First detections of the key prebiotic molecule PO in star-forming regions
An international group of scientists from the Arcetri Astrophysical Observatoryin Florence, the Center of Astrobiology in Madrid and the Max-Plank Institute for Extraterrestrial Physics has detected for the first time the prebiotic molecule PO in star-forming regions. This molecule plays a key role in the double helix structure of DNA, and is therefore directly linked to the origin of life in the Universe.
In the past few years, the new generation of telescopes has allowed the astronomers to detect in the interstellar medium molecules that play an important role in prebiotic chemistry. These molecules are considered the building blocks of the first living organisms, and therefore their study can shed light on the origin of life in the Universe.
One of the key elements for the development of life is phosphorus (P). Chemical compounds containing phosphorus are essential for the structure of and energy transfer in cells. Especially important is the chemical bond between phosphorus and oxygen, PO, which is crucial for the formation of the backbone of the deoxyribonucleic acid, DNA, the macromolecule that contains the generic information of living organisms.
“Despite its astrobiological relevance, the PO molecule had not been previously detected in the regions where stars are formed”, says Víctor M. Rivilla, an astronomer of the Arcetri Observatory in Florence (INAF-OAA). “We were very interested in finding this molecule in the cradle of stars, because this would mean that one of the basic pieces of the DNA is already available in the gas that will form the planets where life may originate. So we started a project to search for PO in star-forming regions”.

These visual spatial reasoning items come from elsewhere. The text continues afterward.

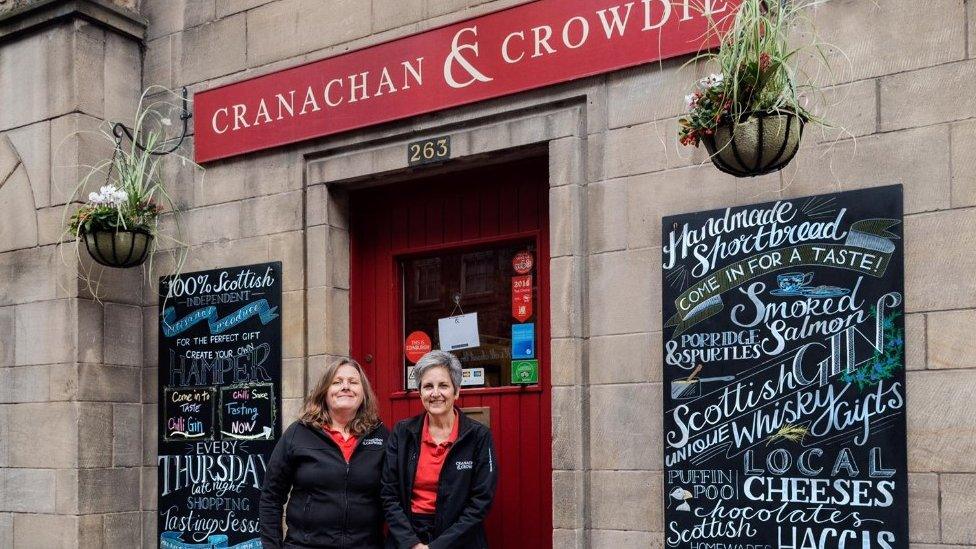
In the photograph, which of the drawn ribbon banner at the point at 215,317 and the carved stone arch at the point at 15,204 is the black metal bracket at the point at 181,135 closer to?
the carved stone arch at the point at 15,204

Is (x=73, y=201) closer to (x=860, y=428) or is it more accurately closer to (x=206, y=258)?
(x=206, y=258)

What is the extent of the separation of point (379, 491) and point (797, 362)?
6.98 feet

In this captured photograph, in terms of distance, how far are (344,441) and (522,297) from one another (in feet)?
5.11

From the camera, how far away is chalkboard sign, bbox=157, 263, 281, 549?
7215 mm

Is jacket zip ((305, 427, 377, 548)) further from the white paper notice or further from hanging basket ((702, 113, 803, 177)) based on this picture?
hanging basket ((702, 113, 803, 177))

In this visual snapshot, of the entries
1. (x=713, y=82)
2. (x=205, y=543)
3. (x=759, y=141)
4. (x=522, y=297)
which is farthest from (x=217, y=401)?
(x=759, y=141)

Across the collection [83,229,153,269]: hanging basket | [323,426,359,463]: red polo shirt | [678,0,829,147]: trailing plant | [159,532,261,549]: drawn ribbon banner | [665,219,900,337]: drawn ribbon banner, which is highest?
[678,0,829,147]: trailing plant

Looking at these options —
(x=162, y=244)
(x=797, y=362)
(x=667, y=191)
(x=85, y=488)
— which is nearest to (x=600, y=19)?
(x=667, y=191)

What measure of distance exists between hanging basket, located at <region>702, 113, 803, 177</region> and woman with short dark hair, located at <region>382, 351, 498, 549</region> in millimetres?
1757

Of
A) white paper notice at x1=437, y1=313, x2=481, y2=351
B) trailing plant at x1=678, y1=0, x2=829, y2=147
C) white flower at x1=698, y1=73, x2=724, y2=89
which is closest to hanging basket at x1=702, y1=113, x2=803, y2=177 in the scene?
trailing plant at x1=678, y1=0, x2=829, y2=147

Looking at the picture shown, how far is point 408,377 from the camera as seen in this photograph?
281 inches

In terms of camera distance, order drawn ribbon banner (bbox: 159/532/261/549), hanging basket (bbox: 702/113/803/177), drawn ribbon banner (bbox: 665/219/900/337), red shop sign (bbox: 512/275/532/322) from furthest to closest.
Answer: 1. drawn ribbon banner (bbox: 159/532/261/549)
2. red shop sign (bbox: 512/275/532/322)
3. drawn ribbon banner (bbox: 665/219/900/337)
4. hanging basket (bbox: 702/113/803/177)

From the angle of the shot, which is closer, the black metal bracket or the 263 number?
the 263 number

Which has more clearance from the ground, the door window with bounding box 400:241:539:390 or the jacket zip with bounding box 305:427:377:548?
the door window with bounding box 400:241:539:390
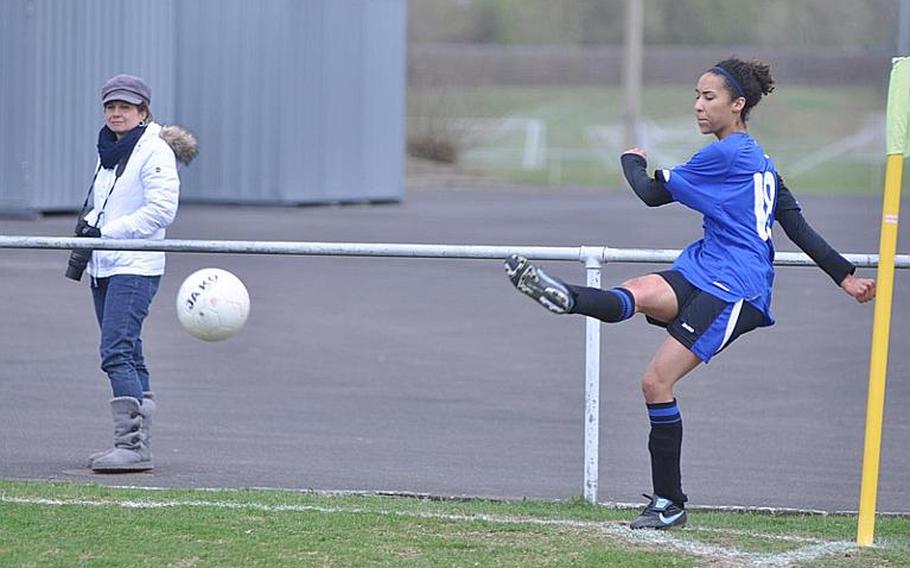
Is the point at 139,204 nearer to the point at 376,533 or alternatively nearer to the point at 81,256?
the point at 81,256

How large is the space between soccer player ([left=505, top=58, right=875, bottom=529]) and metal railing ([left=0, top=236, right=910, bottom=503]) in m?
0.48

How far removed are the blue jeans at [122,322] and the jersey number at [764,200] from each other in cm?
323

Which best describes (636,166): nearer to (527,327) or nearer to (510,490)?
(510,490)

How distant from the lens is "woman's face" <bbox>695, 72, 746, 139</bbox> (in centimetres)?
683

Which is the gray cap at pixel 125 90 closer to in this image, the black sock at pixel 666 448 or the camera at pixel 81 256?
the camera at pixel 81 256

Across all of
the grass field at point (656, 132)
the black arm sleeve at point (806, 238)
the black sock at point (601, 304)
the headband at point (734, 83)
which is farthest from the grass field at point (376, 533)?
the grass field at point (656, 132)

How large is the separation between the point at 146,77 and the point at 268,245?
19.8 m

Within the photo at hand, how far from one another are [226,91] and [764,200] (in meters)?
24.1

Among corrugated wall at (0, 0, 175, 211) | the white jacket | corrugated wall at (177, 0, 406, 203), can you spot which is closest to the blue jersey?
the white jacket

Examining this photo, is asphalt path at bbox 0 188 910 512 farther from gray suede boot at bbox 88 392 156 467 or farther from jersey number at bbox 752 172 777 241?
jersey number at bbox 752 172 777 241

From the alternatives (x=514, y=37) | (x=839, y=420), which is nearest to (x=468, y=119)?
(x=514, y=37)

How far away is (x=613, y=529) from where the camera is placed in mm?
7066

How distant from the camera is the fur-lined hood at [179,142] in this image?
8.65 metres

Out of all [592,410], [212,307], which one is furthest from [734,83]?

Indeed, the astronomers have recently detected the prebiotic molecule PO for the first time in two star-forming regions in our galaxy: W51 e1/e2 and W3(OH). This important discovery has been accepted for publication in The Astrophysical Journal. The observations were carried out with the 30m-size radio telescope of the Institute of Radioastronomie Millimetrique (IRAM) located in Pico Veleta (Granada, Spain). The results of this work indicate that the abundance of phosphorus in star-forming regions is more than ten times higher than previously thought.
''While large organic molecules in space attract a lot of attention as building blocks of life, there is a simple molecule which plays an important role in shaping the structure of the genetic code carrier DNA: PO. In fact, sugar-phosphate groups, which include PO bonds, hold together the spiral staircase within DNA,” explains Anton Vasyunin from the Center for Astrochemical Studies (CAS) at MPE. In the CAS group, the scientists are working on understanding how simple as well as complex molecules – the building blocks of life - form and evolve in the interstellar medium. “Our chemical models are crucial to interpret observations and we have applied them to this new detection of PO,” Vasyunin points out. “We found that the production of PO becomes efficient in the vicinity of newly born stars, which warm up their surrounding parental cloud. Our models well match the observations."
Paola Caselli, coauthor of the work and Director of the Center for Astrochemical Studies at MPE is excited: “This discovery is a groundbreaking result. The search for prebiotic molecules in star-forming regions is still in its infancy but another building block of life has now been found and this brings more excitement to the field of astrochemistry. The future is bright, thanks to great instruments such as the IRAM telescopes and the Atacama Large Millimeter/Submillimeter Array (ALMA) available nowadays”.
“This study is telling us that phosphorus is an important and relatively abundant ingredient to ‘cook’ stars, planets and maybe also life”, says Francesco Fontani (INAF-OAA), coauthor of the work. “Some years ago, we already discovered the presence of the simplest sugar in a star-forming region, glycolaldehyde. Both sugars and compounds with phosphorus are the building blocks of the double helix of DNA”, adds Maite Beltrán (INAF-OAA), coauthor of the work. “Therefore, step by step, our findings are helping us to understand how life could be originated in space”.
These first detections of the PO chemical bond towards star-forming regions have profound implications for the prebiotic chemistry. “So far only molecules containing hydrogen, carbon, oxygen and nitrogen had been studied in detail in star-forming regions. After our discoveries we can now start to study the chemistry of phosphorus in the interstellar medium, which will give us important clues about how the chemical complexity can grow to form more complex molecules with astrobiological relevance”, says Jesús Martín-Pintado (CAB-CSIC), coauthor of the work.